No calendário litúrgico da Igreja este texto se insere no que chamamos de “O Domingo de Zaqueu” que consiste numa preparação para vivermos a Grande Quaresma da Páscoa que é um período de intenso esforço espiritual, mas, também de grandes recompensas.

A visita de Jesus a Jericó nos mostra que a Graça de Deus visita e é oferecida a todos os homens, no entanto, assim como outrora Raabe, somente um homem teve sua salvação assegurada, como fruto de sua fé e esforço pessoal: Zaqueu (Lucas 19:8-10; Tiago 2:24). 

Na perspectiva mistagógica podemos dizer que Zaqueu aponta para a pequenez do nosso ser e incapacidade de chegar a Deus por nossos próprios recursos. A multidão aponta a dimensão do satânico. A palavra “shatam” significa “aquele que põe obstáculos, o Adversário”; assim devemos entender que o caminho para Deus é uma jornada de lutas e combates. Porém nesta jornada dispomos de recursos que o Criador nos provê para possibilitar a nossa união com Ele.

O primeiro desses recursos é o desejo. “Zaqueu desejava ver Jesus”. O desejo é uma das principais características da alma. O desejo é a força propulsora da dinâmica humana. Os Santos Padres são unânimes na afirmação de que Deus nos fez seres desejantes, pois este seria o recurso que nos possibilitaria alcançar a theósis, ou seja, a nossa semelhança com Ele. A alma anelante por Deus se vê impulsionada por uma forca capaz de vencer todo e qualquer obstáculo. E é isto que se dá com Zaqueu.

O segundo recurso é uma árvore. No Éden se encontravam duas árvores: uma que gerava a morte e outra que gerava a vida.
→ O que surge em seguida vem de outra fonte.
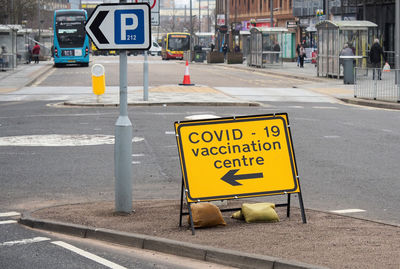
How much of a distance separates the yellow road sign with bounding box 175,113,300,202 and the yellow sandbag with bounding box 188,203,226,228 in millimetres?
115

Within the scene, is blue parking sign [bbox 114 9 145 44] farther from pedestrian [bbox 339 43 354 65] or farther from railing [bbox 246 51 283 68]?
railing [bbox 246 51 283 68]

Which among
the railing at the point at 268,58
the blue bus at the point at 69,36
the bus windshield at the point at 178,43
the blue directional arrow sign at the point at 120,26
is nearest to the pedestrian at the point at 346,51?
the railing at the point at 268,58

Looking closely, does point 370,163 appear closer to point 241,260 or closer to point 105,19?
point 105,19

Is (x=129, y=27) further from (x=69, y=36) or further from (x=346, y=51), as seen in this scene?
(x=69, y=36)

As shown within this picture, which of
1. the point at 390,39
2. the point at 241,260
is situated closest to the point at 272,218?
the point at 241,260

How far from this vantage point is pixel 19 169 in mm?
12539

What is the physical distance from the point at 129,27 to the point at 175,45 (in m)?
79.9

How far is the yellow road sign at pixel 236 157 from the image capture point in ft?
26.4

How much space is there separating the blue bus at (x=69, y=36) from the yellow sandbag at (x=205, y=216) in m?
48.9

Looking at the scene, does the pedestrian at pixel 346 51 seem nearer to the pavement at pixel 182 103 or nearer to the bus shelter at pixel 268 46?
the pavement at pixel 182 103

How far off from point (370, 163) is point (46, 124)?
28.5 ft

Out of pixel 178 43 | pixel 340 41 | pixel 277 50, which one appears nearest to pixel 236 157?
pixel 340 41

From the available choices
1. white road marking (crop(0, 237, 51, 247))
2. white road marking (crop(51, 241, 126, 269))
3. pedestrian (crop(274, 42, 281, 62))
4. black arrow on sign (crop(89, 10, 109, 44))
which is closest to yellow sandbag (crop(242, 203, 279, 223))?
white road marking (crop(51, 241, 126, 269))

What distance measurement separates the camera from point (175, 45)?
88.0 meters
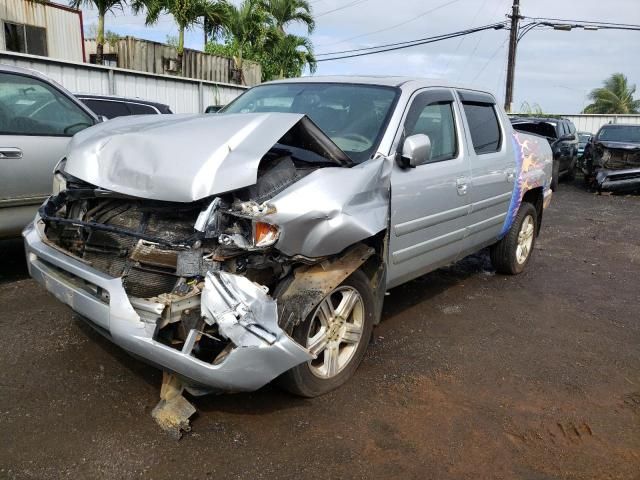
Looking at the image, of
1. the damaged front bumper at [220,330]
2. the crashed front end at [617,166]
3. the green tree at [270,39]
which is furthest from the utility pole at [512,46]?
the damaged front bumper at [220,330]

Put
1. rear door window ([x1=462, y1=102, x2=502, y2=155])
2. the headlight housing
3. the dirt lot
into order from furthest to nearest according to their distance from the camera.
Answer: rear door window ([x1=462, y1=102, x2=502, y2=155]) → the headlight housing → the dirt lot

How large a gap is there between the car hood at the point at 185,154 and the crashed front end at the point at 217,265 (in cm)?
9

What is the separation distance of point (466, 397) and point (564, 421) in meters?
0.55

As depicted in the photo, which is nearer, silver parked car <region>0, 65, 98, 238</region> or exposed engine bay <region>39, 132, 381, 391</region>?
exposed engine bay <region>39, 132, 381, 391</region>

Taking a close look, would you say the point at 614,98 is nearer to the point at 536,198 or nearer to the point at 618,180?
the point at 618,180

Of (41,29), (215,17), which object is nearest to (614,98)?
(215,17)

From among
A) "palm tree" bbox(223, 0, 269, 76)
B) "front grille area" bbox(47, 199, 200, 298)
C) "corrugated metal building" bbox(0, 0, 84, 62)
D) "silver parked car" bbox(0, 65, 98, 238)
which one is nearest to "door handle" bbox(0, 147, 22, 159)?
"silver parked car" bbox(0, 65, 98, 238)

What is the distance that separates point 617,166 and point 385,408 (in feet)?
42.6

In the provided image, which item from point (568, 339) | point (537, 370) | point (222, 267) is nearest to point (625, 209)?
point (568, 339)

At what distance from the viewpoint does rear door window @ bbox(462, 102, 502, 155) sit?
4691 millimetres

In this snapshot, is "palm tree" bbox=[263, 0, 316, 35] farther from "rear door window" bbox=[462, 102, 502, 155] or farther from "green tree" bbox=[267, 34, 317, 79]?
"rear door window" bbox=[462, 102, 502, 155]

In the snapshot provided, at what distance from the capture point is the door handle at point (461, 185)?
424cm

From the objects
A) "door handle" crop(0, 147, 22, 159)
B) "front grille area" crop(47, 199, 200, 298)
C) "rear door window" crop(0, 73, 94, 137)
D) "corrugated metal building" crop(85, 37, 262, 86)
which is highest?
"corrugated metal building" crop(85, 37, 262, 86)

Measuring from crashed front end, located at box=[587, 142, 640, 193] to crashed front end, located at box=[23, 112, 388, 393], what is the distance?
12491 millimetres
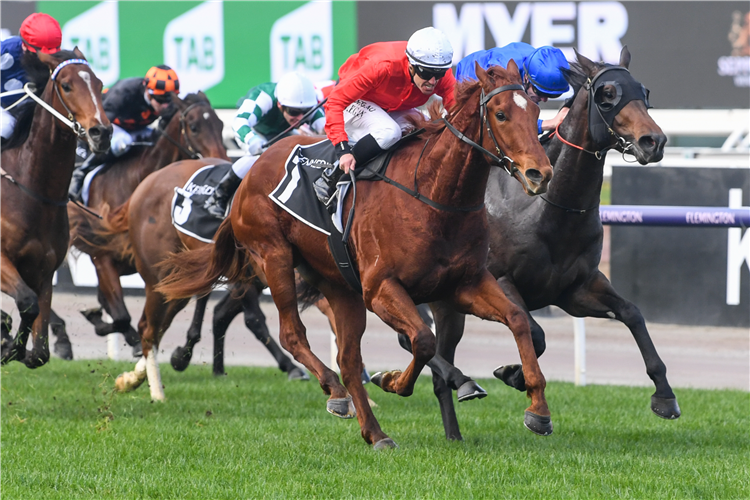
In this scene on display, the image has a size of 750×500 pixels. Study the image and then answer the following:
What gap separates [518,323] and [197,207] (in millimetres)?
3145

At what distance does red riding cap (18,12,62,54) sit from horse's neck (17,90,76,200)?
1.39 ft

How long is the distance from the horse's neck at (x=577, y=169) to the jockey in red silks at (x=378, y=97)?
605 mm

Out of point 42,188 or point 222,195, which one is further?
point 222,195

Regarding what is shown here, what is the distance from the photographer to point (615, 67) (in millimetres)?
4938

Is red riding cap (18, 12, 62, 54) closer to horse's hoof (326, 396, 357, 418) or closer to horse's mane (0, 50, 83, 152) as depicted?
horse's mane (0, 50, 83, 152)

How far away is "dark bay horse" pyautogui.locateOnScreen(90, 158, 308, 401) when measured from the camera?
685cm

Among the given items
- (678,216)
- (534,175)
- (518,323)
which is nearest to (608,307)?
(518,323)

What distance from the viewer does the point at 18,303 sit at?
18.4 ft

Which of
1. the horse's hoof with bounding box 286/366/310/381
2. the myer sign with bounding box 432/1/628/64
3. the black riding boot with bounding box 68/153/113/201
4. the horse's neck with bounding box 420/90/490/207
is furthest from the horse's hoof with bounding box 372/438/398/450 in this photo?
the myer sign with bounding box 432/1/628/64

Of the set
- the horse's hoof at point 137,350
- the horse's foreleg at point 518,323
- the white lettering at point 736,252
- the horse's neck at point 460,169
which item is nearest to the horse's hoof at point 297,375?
the horse's hoof at point 137,350

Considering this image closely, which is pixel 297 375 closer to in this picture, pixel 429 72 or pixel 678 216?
pixel 678 216

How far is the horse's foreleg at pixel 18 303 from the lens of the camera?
5.61 meters

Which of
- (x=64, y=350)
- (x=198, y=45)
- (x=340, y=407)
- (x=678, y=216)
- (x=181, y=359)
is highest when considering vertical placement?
(x=198, y=45)

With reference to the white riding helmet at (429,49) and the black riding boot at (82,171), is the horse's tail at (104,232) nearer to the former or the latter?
the black riding boot at (82,171)
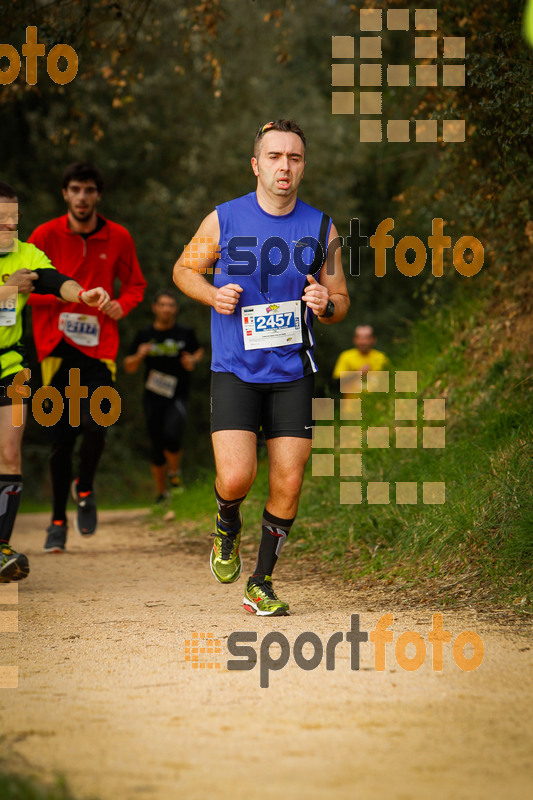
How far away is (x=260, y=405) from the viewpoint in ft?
16.3

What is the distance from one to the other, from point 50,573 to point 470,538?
9.59 feet

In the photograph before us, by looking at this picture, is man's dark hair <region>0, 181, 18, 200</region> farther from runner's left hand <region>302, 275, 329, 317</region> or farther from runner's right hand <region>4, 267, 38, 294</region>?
runner's left hand <region>302, 275, 329, 317</region>

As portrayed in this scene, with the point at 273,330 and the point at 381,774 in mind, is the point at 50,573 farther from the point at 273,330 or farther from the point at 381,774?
the point at 381,774

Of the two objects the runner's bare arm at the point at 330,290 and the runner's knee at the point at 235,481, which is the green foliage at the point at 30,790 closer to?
the runner's knee at the point at 235,481

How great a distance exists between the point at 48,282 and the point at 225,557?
207 cm

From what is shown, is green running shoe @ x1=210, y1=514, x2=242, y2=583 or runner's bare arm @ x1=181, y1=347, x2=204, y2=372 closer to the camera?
green running shoe @ x1=210, y1=514, x2=242, y2=583

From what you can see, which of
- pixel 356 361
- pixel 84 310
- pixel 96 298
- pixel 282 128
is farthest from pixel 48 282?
pixel 356 361

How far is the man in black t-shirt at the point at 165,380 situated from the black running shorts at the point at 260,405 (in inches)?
241

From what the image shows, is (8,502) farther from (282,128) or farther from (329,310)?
(282,128)

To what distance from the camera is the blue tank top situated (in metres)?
4.89

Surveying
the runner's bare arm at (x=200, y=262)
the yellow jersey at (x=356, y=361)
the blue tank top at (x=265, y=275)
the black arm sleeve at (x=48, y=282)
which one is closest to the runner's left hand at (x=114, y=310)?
the black arm sleeve at (x=48, y=282)

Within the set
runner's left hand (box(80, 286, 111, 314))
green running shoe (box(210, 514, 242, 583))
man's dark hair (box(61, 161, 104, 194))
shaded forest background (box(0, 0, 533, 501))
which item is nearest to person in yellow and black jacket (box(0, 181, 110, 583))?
runner's left hand (box(80, 286, 111, 314))

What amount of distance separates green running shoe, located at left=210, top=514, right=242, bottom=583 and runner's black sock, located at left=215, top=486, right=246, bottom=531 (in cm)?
3

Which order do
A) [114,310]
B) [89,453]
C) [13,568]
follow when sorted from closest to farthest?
[13,568]
[114,310]
[89,453]
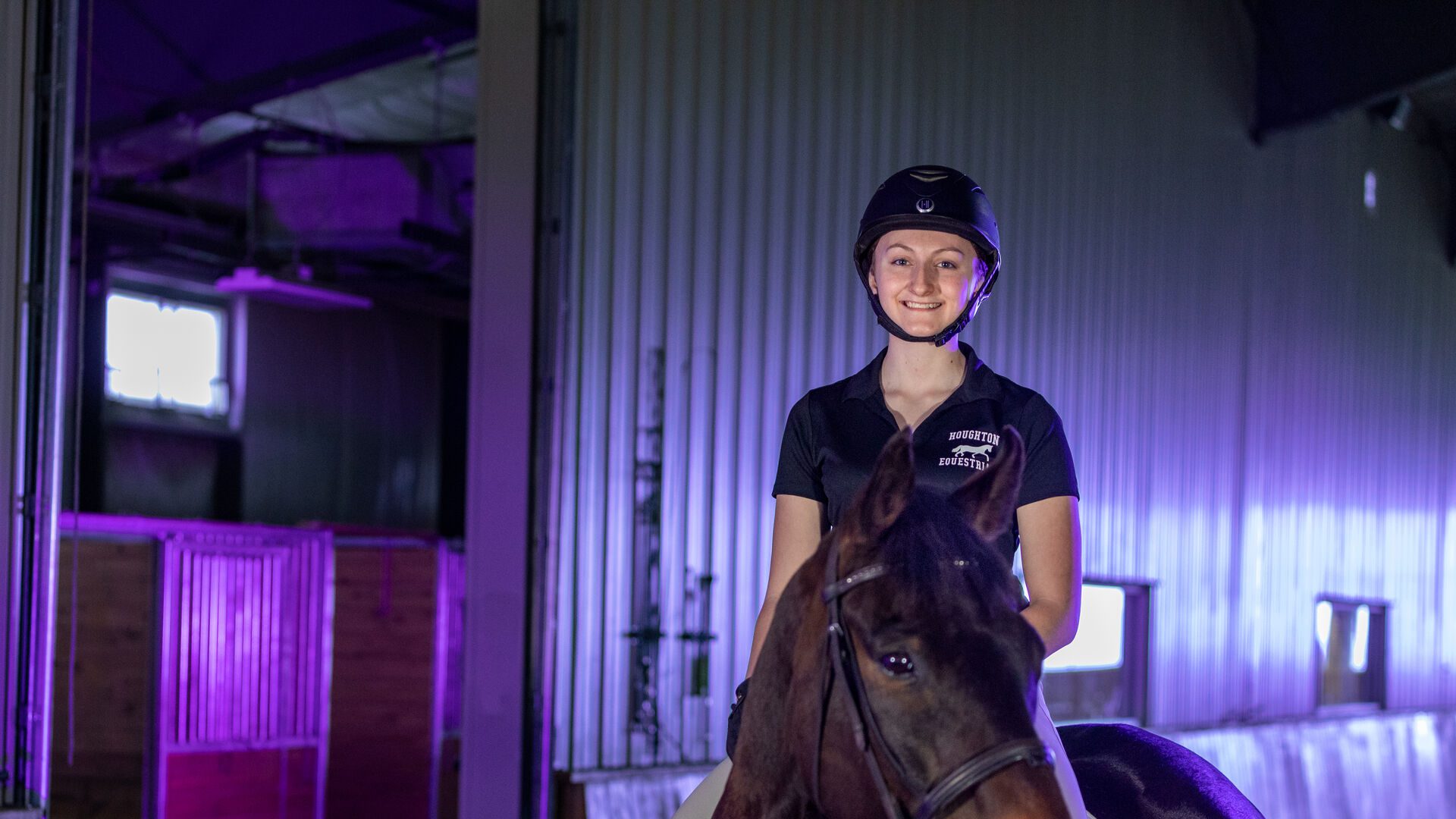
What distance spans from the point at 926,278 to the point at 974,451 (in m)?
0.31

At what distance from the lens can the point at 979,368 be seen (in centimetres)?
196

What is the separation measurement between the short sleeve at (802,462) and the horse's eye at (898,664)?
0.59 meters

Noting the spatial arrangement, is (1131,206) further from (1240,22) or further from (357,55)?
(357,55)

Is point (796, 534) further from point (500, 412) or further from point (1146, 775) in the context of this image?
point (500, 412)

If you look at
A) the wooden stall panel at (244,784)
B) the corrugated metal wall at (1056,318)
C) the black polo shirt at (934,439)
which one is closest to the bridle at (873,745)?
the black polo shirt at (934,439)

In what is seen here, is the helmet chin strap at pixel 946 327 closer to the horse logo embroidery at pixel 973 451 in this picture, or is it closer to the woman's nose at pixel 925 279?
the woman's nose at pixel 925 279

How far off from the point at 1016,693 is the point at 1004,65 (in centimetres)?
597

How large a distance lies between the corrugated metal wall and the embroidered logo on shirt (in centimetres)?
315

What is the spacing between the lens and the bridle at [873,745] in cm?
123

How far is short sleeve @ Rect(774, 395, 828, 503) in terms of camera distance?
1.92 metres

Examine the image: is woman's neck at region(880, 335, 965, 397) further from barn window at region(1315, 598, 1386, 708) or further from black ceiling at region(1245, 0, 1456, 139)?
barn window at region(1315, 598, 1386, 708)

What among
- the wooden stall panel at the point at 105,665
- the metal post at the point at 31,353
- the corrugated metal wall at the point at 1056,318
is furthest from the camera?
the wooden stall panel at the point at 105,665

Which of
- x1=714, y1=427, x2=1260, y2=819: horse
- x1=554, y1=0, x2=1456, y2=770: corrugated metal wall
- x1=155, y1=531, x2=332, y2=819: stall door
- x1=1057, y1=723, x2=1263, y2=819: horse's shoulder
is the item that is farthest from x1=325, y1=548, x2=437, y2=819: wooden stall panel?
x1=714, y1=427, x2=1260, y2=819: horse

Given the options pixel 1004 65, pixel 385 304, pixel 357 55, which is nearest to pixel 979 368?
pixel 1004 65
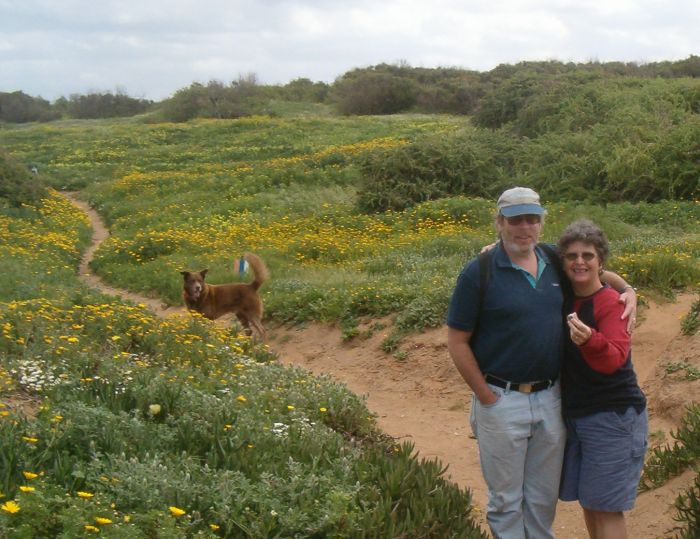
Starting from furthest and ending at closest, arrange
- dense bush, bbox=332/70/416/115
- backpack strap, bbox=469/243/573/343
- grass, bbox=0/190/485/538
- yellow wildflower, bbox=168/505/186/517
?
dense bush, bbox=332/70/416/115 → backpack strap, bbox=469/243/573/343 → grass, bbox=0/190/485/538 → yellow wildflower, bbox=168/505/186/517

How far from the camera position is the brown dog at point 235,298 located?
11.0 meters

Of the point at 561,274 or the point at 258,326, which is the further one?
the point at 258,326

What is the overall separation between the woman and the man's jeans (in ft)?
0.40

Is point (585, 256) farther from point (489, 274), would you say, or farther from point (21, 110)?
point (21, 110)

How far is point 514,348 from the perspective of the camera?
13.3 feet

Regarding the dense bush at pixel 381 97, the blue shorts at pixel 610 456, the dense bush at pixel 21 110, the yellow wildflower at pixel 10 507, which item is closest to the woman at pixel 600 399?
the blue shorts at pixel 610 456

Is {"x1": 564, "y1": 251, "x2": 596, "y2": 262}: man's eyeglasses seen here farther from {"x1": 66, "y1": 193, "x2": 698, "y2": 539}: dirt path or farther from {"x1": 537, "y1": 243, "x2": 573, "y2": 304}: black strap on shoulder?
{"x1": 66, "y1": 193, "x2": 698, "y2": 539}: dirt path

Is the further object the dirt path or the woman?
the dirt path

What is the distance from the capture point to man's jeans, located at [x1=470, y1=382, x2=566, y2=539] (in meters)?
4.11

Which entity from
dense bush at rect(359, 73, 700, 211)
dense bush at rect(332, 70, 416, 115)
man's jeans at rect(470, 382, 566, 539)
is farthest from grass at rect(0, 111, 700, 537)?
dense bush at rect(332, 70, 416, 115)

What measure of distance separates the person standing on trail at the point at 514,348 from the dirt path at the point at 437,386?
137cm

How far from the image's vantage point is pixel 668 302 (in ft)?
28.9

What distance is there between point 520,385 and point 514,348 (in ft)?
0.66

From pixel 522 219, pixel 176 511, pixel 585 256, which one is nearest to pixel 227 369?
pixel 176 511
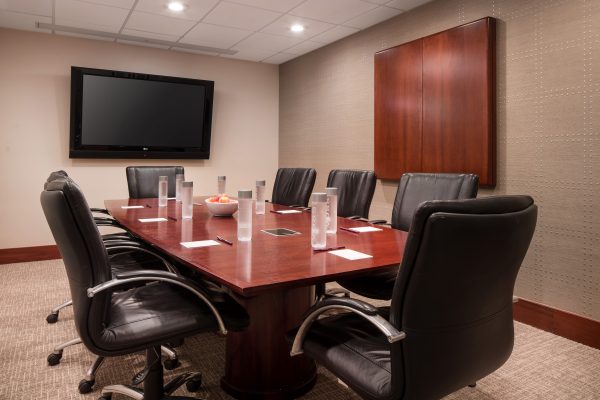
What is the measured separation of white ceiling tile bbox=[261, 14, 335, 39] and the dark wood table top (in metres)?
2.38

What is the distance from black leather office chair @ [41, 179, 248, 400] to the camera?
134 centimetres

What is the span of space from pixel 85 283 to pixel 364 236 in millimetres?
1236

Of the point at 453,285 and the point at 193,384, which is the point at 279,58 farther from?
the point at 453,285

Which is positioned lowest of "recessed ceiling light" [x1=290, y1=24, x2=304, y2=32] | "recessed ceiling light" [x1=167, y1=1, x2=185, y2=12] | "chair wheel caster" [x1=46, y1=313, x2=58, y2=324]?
"chair wheel caster" [x1=46, y1=313, x2=58, y2=324]

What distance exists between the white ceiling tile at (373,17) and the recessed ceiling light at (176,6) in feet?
5.19

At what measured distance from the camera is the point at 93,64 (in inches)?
194

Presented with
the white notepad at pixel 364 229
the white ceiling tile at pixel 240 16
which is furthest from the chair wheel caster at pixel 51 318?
the white ceiling tile at pixel 240 16

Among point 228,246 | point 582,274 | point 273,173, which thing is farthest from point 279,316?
point 273,173

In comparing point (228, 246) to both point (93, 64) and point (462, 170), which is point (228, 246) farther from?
point (93, 64)

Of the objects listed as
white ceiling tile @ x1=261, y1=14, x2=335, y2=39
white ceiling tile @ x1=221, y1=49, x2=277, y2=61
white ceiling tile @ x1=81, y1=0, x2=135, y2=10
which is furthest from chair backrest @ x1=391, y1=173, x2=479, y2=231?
white ceiling tile @ x1=221, y1=49, x2=277, y2=61

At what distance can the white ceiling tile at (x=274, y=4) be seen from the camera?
147 inches

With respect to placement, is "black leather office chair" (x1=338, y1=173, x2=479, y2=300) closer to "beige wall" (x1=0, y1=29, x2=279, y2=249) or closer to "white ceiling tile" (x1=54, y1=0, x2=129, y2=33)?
"white ceiling tile" (x1=54, y1=0, x2=129, y2=33)

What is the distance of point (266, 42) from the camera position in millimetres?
4977

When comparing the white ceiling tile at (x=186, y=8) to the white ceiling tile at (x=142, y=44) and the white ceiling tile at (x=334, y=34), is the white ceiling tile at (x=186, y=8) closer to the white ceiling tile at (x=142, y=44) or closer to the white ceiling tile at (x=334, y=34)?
the white ceiling tile at (x=142, y=44)
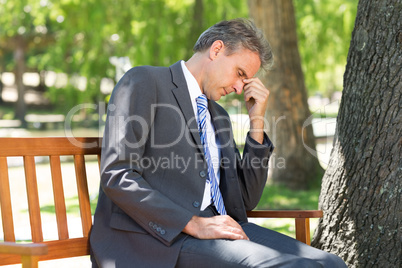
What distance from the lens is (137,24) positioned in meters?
11.4

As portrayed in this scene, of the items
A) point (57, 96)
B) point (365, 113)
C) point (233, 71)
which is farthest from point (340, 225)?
point (57, 96)

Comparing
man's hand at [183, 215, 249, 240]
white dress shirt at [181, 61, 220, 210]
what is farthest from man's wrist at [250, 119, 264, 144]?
man's hand at [183, 215, 249, 240]

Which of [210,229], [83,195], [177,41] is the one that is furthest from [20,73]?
[210,229]

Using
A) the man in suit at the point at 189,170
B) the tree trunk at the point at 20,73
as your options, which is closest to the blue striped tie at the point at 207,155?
the man in suit at the point at 189,170

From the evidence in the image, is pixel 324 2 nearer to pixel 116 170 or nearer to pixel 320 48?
Answer: pixel 320 48

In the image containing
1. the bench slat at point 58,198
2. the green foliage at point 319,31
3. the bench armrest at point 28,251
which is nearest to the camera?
the bench armrest at point 28,251

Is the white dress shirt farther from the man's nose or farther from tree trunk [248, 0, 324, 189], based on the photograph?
tree trunk [248, 0, 324, 189]

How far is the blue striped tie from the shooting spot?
3007 millimetres

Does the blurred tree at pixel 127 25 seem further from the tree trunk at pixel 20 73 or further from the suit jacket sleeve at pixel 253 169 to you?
the tree trunk at pixel 20 73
Na Nova Jerusalém, a Jerusalém Celeste, a Árvore da Vida (Cristo) aparece nas duas margens do Rio (o Espírito Santo) que banha a Cidade; a Árvore dá doze frutos (os Apóstolos) que servem para a cura das nações (suas missões entre os povos).

Portanto, podemos dizer que o sicômoro (árvore frondosa típica da região) aponta para a Santa Tradição Apostólica (1 Tess. 2:13; 4:1; 2 Tess. 2:15), na qual uma vez apoiados, não somente poderemos ver a Cristo, mas também por Ele ser notado, ouvir a Sua voz e gozar de Sua Presença em nosso íntimo (comunhão).

A refeição que ocorre na casa de Zaqueu aponta para a Graça de Deus que nos visita e pela qual ceamos com Ele e Ele ceia conosco (Ap 3:20; João 14:23). Esta comunhão nos possibilita o despojamento dos véus que estão postos na alma, nos dando uma nítida visão daquilo que somos e nos impulsiona a buscar a conformidade (semelhança) com a Imagem de Cristo. Zaqueu confessou publicamente seus pecados e iniciou sua jornada em direção a Deus, livre das amarras que reduziam sua alma à estatura do seu corpo físico e impediam sua transfiguração na Imagem de Cristo.